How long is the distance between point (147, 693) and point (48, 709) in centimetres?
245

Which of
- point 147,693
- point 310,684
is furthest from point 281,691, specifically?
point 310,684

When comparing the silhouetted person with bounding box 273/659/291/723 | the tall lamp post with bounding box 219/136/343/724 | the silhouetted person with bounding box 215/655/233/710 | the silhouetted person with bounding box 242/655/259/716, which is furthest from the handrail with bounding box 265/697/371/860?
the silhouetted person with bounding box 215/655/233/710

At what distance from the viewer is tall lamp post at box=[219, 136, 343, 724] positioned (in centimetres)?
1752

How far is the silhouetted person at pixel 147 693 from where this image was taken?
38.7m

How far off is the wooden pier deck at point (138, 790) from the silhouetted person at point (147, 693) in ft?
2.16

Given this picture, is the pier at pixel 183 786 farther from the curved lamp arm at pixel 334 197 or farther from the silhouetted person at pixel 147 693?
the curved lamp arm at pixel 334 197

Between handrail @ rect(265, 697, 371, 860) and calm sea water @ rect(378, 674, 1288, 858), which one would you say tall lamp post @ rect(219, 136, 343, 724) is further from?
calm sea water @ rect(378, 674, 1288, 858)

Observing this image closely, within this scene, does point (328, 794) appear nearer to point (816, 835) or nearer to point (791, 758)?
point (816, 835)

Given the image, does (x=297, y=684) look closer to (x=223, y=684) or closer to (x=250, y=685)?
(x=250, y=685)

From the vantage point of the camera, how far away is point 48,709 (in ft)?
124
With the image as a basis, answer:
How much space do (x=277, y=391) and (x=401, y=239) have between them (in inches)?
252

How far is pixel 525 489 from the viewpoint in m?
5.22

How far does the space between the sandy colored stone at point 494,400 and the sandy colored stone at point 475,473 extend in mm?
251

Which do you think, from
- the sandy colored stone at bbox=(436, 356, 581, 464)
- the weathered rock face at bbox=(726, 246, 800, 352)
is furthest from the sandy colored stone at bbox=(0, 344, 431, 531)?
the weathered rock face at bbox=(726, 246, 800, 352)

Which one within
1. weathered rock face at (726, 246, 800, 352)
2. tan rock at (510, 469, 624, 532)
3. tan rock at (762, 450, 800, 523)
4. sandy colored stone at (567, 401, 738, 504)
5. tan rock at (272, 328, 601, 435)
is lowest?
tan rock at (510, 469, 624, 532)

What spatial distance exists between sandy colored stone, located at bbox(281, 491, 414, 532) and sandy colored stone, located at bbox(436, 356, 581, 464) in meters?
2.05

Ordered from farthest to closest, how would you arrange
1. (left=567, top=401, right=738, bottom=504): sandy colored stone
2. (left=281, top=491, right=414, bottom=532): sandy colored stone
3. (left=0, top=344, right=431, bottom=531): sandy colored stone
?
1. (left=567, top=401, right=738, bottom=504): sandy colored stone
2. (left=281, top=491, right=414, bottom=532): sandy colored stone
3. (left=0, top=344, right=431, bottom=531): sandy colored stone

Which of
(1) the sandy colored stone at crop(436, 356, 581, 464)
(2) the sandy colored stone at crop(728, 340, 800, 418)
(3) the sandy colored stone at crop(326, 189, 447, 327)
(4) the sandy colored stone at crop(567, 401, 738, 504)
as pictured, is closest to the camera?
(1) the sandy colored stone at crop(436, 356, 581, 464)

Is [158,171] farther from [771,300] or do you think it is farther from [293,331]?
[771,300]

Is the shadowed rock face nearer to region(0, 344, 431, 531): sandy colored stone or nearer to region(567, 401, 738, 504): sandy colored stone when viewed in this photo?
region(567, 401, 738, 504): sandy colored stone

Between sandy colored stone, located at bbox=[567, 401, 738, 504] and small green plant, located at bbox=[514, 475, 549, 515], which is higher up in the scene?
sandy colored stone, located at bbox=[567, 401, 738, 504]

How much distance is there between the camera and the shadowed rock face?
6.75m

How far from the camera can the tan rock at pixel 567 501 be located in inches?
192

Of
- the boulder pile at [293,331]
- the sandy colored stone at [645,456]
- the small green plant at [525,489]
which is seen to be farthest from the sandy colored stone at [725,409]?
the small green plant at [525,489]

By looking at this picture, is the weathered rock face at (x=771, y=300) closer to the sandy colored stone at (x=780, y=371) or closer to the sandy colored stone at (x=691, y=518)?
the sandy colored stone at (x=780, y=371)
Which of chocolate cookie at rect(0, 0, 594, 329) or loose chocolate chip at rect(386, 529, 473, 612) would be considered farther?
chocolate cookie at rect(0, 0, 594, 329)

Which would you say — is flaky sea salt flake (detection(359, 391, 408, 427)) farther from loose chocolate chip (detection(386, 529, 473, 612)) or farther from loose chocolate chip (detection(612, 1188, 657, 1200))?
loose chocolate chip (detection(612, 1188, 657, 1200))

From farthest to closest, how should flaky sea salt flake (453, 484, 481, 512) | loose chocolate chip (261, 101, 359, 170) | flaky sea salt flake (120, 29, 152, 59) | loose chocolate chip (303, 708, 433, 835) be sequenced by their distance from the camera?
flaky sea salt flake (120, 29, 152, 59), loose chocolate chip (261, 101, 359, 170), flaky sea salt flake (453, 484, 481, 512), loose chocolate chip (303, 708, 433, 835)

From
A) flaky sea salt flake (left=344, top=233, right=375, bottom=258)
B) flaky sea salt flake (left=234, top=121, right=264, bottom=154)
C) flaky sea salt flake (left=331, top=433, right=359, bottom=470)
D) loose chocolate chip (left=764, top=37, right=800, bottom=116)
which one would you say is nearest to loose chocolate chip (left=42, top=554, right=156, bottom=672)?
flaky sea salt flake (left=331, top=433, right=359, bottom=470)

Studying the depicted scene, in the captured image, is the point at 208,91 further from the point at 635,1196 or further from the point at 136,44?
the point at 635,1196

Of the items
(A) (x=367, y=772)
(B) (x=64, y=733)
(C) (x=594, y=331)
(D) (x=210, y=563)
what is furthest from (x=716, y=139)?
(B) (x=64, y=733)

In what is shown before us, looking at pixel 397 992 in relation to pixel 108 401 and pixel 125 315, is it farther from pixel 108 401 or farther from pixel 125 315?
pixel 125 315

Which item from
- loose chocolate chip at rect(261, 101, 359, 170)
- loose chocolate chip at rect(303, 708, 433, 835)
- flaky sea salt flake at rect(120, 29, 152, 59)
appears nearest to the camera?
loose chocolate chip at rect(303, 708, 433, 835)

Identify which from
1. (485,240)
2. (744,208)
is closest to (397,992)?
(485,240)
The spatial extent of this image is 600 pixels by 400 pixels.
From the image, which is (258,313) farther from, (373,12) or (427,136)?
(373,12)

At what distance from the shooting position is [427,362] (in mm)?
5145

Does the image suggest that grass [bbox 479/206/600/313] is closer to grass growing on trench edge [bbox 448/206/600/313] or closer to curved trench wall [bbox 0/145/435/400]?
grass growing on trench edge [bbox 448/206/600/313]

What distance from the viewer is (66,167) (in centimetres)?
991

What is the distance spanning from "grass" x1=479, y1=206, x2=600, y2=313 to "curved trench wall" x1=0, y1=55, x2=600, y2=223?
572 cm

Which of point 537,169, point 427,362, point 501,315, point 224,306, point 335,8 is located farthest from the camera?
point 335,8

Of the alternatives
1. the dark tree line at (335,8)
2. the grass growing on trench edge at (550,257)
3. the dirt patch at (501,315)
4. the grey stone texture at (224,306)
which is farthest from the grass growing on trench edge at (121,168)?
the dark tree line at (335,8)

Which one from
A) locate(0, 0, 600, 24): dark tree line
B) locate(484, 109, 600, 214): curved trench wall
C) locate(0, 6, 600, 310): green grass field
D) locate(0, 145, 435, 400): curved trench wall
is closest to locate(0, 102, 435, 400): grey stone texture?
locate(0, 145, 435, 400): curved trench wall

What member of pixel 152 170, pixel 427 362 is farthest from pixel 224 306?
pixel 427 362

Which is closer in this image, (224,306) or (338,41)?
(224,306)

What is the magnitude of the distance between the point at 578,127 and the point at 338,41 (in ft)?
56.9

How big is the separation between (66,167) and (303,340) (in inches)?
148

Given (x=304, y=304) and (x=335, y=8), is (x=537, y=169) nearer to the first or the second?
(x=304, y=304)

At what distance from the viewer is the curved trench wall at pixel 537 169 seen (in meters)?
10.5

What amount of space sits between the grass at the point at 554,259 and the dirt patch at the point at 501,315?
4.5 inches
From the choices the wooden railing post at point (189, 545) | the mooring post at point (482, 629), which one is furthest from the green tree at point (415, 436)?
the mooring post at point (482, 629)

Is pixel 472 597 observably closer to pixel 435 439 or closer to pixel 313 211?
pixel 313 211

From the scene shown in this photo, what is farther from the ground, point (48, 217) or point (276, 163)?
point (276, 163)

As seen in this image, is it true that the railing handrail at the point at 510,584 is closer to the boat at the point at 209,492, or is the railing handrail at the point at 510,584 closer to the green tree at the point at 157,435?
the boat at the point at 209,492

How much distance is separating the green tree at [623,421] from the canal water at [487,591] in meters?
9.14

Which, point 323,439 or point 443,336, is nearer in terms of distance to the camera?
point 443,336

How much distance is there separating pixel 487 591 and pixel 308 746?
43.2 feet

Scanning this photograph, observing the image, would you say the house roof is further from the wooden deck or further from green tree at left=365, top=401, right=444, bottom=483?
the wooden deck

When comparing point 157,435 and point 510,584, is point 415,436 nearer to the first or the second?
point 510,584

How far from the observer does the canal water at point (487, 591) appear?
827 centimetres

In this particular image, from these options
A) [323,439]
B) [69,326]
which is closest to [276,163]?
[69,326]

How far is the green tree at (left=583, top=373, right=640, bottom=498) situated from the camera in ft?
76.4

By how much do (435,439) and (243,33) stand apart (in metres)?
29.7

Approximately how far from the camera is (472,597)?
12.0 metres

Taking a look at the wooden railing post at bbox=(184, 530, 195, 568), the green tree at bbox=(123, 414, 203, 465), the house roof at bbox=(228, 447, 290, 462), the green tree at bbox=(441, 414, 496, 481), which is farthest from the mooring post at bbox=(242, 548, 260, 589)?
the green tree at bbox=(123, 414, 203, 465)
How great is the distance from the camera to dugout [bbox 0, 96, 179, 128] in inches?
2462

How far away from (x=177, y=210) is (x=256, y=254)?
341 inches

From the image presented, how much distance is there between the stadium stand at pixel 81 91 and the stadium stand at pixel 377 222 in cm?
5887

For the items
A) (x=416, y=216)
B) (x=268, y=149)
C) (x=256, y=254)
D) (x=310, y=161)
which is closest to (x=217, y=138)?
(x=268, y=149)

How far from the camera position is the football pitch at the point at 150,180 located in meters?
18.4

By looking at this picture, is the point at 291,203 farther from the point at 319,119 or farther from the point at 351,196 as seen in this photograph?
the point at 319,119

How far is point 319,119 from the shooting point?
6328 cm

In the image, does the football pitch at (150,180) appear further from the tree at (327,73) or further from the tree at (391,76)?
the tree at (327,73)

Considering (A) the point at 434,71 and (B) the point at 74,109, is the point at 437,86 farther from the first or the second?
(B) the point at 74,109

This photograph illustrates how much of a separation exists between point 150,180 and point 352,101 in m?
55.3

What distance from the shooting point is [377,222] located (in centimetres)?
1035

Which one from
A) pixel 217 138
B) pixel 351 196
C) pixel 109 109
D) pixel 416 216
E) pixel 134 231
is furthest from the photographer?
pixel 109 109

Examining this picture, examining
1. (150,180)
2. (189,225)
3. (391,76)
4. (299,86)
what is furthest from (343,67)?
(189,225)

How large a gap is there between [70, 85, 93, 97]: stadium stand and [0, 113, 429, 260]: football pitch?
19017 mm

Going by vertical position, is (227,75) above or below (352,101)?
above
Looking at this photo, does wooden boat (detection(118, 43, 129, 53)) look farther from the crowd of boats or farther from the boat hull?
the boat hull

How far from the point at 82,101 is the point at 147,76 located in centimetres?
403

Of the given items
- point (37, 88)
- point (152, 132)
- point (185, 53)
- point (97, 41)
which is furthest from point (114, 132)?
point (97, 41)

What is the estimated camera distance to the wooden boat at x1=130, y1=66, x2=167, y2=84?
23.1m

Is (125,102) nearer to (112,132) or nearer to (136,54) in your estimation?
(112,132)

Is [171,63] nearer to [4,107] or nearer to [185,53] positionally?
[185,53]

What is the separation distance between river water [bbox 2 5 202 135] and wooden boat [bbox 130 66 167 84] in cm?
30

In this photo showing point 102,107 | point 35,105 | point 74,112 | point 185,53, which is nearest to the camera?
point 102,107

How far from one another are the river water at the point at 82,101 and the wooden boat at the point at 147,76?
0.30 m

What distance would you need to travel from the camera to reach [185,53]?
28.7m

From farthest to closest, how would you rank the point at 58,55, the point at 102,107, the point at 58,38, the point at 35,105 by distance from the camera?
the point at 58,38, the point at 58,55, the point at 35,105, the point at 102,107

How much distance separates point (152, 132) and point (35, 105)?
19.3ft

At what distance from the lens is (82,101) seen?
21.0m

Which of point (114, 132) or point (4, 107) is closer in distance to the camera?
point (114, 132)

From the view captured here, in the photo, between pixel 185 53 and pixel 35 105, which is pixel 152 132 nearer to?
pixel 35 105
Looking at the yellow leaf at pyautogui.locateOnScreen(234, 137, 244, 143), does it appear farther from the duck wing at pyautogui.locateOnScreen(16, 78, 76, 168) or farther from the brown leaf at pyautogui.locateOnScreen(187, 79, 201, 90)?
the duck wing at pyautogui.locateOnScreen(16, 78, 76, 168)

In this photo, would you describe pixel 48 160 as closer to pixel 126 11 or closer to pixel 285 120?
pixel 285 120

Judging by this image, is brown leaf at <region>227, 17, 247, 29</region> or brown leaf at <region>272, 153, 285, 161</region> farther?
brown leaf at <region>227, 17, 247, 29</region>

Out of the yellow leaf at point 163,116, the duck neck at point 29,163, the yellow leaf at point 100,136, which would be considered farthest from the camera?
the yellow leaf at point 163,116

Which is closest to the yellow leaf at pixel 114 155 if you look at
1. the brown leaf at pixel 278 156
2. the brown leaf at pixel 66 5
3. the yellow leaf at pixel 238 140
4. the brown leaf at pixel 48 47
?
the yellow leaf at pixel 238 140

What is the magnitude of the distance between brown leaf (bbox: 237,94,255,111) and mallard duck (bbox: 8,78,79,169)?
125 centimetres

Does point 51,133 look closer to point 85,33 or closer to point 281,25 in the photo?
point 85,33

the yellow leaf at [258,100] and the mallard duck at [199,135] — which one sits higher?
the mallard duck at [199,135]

Short exercise
Copy out the records verbatim, beginning at the line that contains "the yellow leaf at [258,100]" and continuing to the end of the records.

Exercise result
the yellow leaf at [258,100] and the mallard duck at [199,135] — which one sits higher?
the mallard duck at [199,135]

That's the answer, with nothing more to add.